Insomnia and other mental health conditions should be treated “with the same seriousness as cancer”, according to Tom Bradby, the ITV broadcaster.
The News at Ten anchor had three months of intensive sessions with a psychiatrist.
“I have a highly-paid job, I get ill, I can afford to see the best psychiatrist in the country, which I duly did. And I saw him every week and that felt like the equivalent of being treated for cancer,” he said.
“The mental health provision in this country is so poor. There’s so little chance of really going through the mental health process that you would absolutely routinely be put through if you had a physical illness, that would allow you to reboot your whole brain with different and more productive patterns of thinking.”
He said: “I just wish we could get to the stage in this country where mental health conditions are routinely treated with the same seriousness as cancer.”

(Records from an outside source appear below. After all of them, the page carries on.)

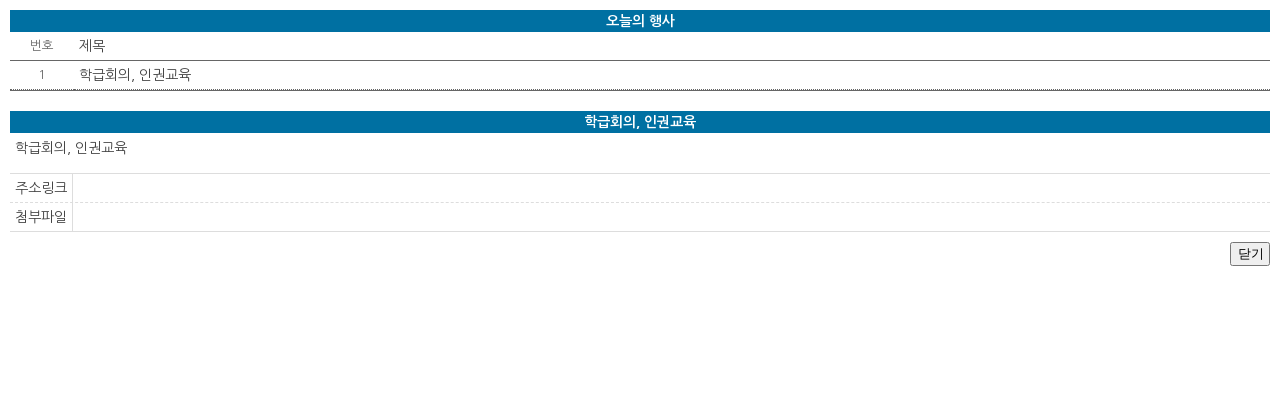

--- FILE ---
content_type: text/html
request_url: http://ssd.hs.kr/?act=calendar.detail&month=03/17/2023&sid2=766
body_size: 2452
content:
<!DOCTYPE html PUBLIC "-//W3C//DTD XHTML 1.0 Transitional//EN" "http://www.w3.org/TR/xhtml1/DTD/xhtml1-transitional.dtd">
<html xmlns="http://www.w3.org/1999/xhtml" xml:lang="ko" lang="ko">
<head>
	<meta http-equiv="Content-Type" content="text/html; charset=euc-kr" />
	<meta name="description" content="학교이름}} 홈페이지" />
	<meta name="keywords" content="{학교이름}, 학교홈페이지" />
	<meta name="author" content="이웃닷컴, 김동우, 김은정, 이승희" />
	<meta name="language" content="ko" />
	<meta name="viewport" content="width=device-width, initial-scale=1.0, maximum-scale=1.0, minimum-scale=1.0, user-scalable=yes, target-densitydpi=medium-dpi" />
	<meta http-equiv="X-UA-Compatible" content="IE=10">
	<title>성덕고등학교 - 2023년 03월 17일 행사일정</title>
	<link rel="stylesheet" href="/css/access/common.css" type="text/css" />
	<link rel="stylesheet" href="/css/access/calendarPopup.css" type="text/css" />
	<script type="text/javascript" src="/js/lib/jquery-1.3.2.min.js"></script>
	<script type="text/javascript" src="/js/ewut.Anchor.js"></script>
	<script type="text/javascript" src="/js/module/calendar.detail.js"></script>
</head>

<body>
	<div id="wrapper">
		<div id="calendarList">
			<h1 class="topTitle">오늘의 행사</h1>
			<table cellspacing='0' cellpadding='0'>
				<caption>오늘의 행사</caption>
				<thead>
					<tr>
						<th class="num">번호</th>
						<th class="listTit">제목</th>
					</tr>
				</thead>
				<tbody>
					
					<tr>
						<td class="num">1</td>
						<td class="listTit"><a href="/?act=calendar.detail&amp;month=03/17/2023&amp;sid2=766">학급회의, 인권교육</a></td>
					</tr>
					
				</tbody>
			</table>

			<div id="contentPart" style='display:block;'>
				<div class="objTop topTitle">
					<span>학급회의, 인권교육</span>
				</div>
				<div class="objcontent">
					<div id="explain" class="row">
						<p><div id="tmpContentsArea">학급회의, 인권교육</div></p>
					</div>

					<div id="addressLink" class="row">
						<div class="title">주소링크</div>
						<div class="content"><a href="" class="popup"></a></div>
					</div>

					<div id="attachFile" class="row">
						<div class="title">첨부파일</div>
						<div class="content"><a href="/module/download/main.php?depath=calendar&amp;upfile=&amp;refile="></a></div>
					</div>

				</div>
			</div>
			<div id="btnArea">
				<input type="button" value="닫기" onclick="self.close();"/>
			</div>
		</div>
	</div>
</body>
</html>

--- FILE ---
content_type: text/css
request_url: http://ssd.hs.kr/css/access/calendarPopup.css
body_size: 1791
content:
@charset "euc-kr";

/* 이웃닷컴(e-wut.com) 
웹 퍼블리싱 
작업자:김동우, 김은정 */
@import url(http://fonts.googleapis.com/earlyaccess/nanumgothic.css);

/*캘린더본문영역*/
#calendarList {
	min-width:220px;
	padding:10px;
	font-family:'Nanum Gothic','돋움', sans-serif; 
	font-size: 14px; 
	}
#calendarList table {
	width:100%;
	margin-bottom:20px;
	border-bottom:1px solid #666; 
	}
#calendarList h1 {
	display:block;
	
	font-size:1em;
	}
	#calendarList th {
	padding:5px 0;
		font-weight:normal;
		border-bottom:1px solid #666 ;
		}
	#calendarList td {
		padding:5px 0;
		border-bottom:1px dotted #666;
		}
	#calendarList .num {
		width:64px;
		font-size:0.9em;
		color:#6a6a6a;
		text-align:center;
		}
	#calendarList .listTit {
		padding-left:5px;
		text-align:left;
		}
#calendarList .topTitle {
	padding:4px 0;
	color:#fff;
	font-weight:bold;
	text-align:center;
	/* border-top:#bdf5ff 1px solid;
	border-bottom:#11bbda 1px solid; */
	background:#0070a2; 
	}

#contentPart { overflow: hidden; }
#contentPart .row {
	float:left;
	width:100%;
	border-bottom:#ddd 1px solid;
	}
#contentPart #explain {
	padding:5px;
	min-height:30px;
	line-height:150%;
	}
#contentPart #addressLink {
	border-bottom:1px dashed #ddd; 
	}
#contentPart .title {
	float:left;
	padding:5px;
	border-right:#ddd 1px solid;
	}
#contentPart .content {
	float:left;
	padding:5px;
	}
#btnArea {
	clear:both;
	margin-top:10px;
	text-align:right;
	}
	#btnArea input {
		width:40px;
		}

@media screen and (min-width:1px) and (max-width:768px) { 
	#calendarList { padding: 5px; }
	#calendarList .topTitle { padding: 10px 0; }
	#calendarList table { min-height: 150px; }
	#calendarList th , 
	#calendarList td { padding: 10px 0 }
	#contentPart #explain { padding: 10px 5px}
	#contentPart .title { padding: 10px 5px; }
}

The root of Bradby’s anxiety was the death of his parents, which “triggered off a deep crisis that had probably been there all my life – an inability to deal with the potential for loss, the impermanence of human existence,” he explained during a talk at the Cheltenham Literature Festival.

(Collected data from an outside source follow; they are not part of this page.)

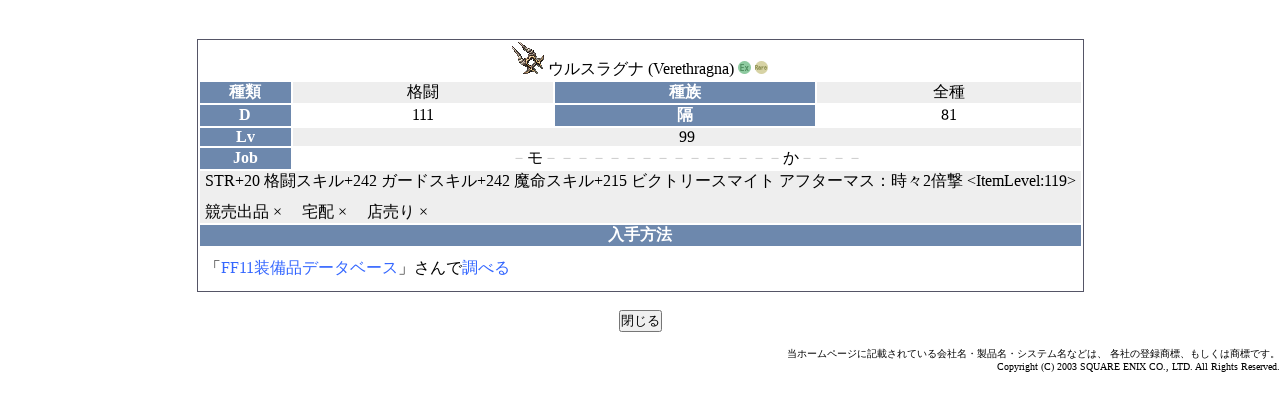

--- FILE ---
content_type: text/html; charset=UTF-8
request_url: https://live-emotion.com/ff11/detail.php/id/20486/
body_size: 1189
content:

<!DOCTYPE HTML PUBLIC "-//W3C//DTD HTML 4.01 Transitional//EN">
<html lang="ja">
<head>
<meta http-equiv="Content-Type" content="text/html; charset=UTF-8">
<link rel="stylesheet" type="text/css" href="/ff11/style.css">
<title>FF11 equip db - ウルスラグナ</title>
</head>
<body>
<div id="main">
	<br>

	
	<br>
		
	<table align="center" border="0" cellpadding="7" cellspacing="2" bordercolor="#cccccc" class="frame">
	<tr>

				<td colspan="4" align="center">
		
		<img src="/ff11/images/icon/20486.png">
		ウルスラグナ (Verethragna)
		<img src="/ff11/images/ex.png" alt="Ex">		<img src="/ff11/images/rare.png" alt="Rare">		</td>

		
	</tr>
	
	<tr bgcolor="#EEEEEE">
		<td class="th">種類</td><td align="center">格闘</td>
		<td class="th">種族</td><td align="center">全種</td>
			</tr>

			<tr bgcolor="#FFFFFF">
		<td class="th">D</td> <td align="center">111</td>
		<td class="th">隔</td><td align="center">81</td>
	</tr>
			
	<tr bgcolor="#EEEEEE">
		<td class="th">Lv</td><td colspan="3" align="center">99</td>
	</tr>

	<tr bgcolor="#FFFFFF">
		<td class="th">Job</td><td colspan="3" align="center"><span class="gray">&#65293;</span>モ<span class="gray">&#65293;&#65293;&#65293;&#65293;&#65293;&#65293;&#65293;&#65293;&#65293;&#65293;&#65293;&#65293;&#65293;&#65293;&#65293;</span>か<span class="gray">&#65293;&#65293;&#65293;&#65293;</span></td>
	</tr>

	<tr bgcolor="#EEEEEE">
		<td colspan="4">
      <div>STR+20 格闘スキル+242 ガードスキル+242 魔命スキル+215 ビクトリースマイト アフターマス：時々2倍撃 &lt;ItemLevel:119&gt;</div>
            <div style="padding-top: 10px">
      競売出品  ×　      宅配  ×　      店売り  ×　      </div>
          </td>
	</tr>

	<tr>
				<td colspan="4" align="center" class="th">入手方法</td>
			</tr>

	<tr>
				<td colspan="4">
		
		<div style="padding: 10px 0 10px 0">「<a href="http://cyokin.cside.com/equip/">FF11装備品データベース</a>」さんで<a href="http://cyokin.cside.com/equip/arms/grapple.htm#Lv">調べる</a></div>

Finding the heart of the problem involves “a lot of time and skill and effort on the part of a practitioner”, and many people are not given access to that help, he said.
Bradby said his insomnia developed very quickly. “If you’ve never had a mental health crisis before, you have no idea what one really is and you never imagined it would happen to you,” he said.
« And here I am in my corner office of the ITV newsroom, on the floor, with my feet in the air, having what I think is a heart attack… I was in a sorry state.”
The presenter said: “People say we’re more aware about mental health and we talk about mental health – well, we’re a bit more aware, and we talk about it a bit more, but not nearly enough.”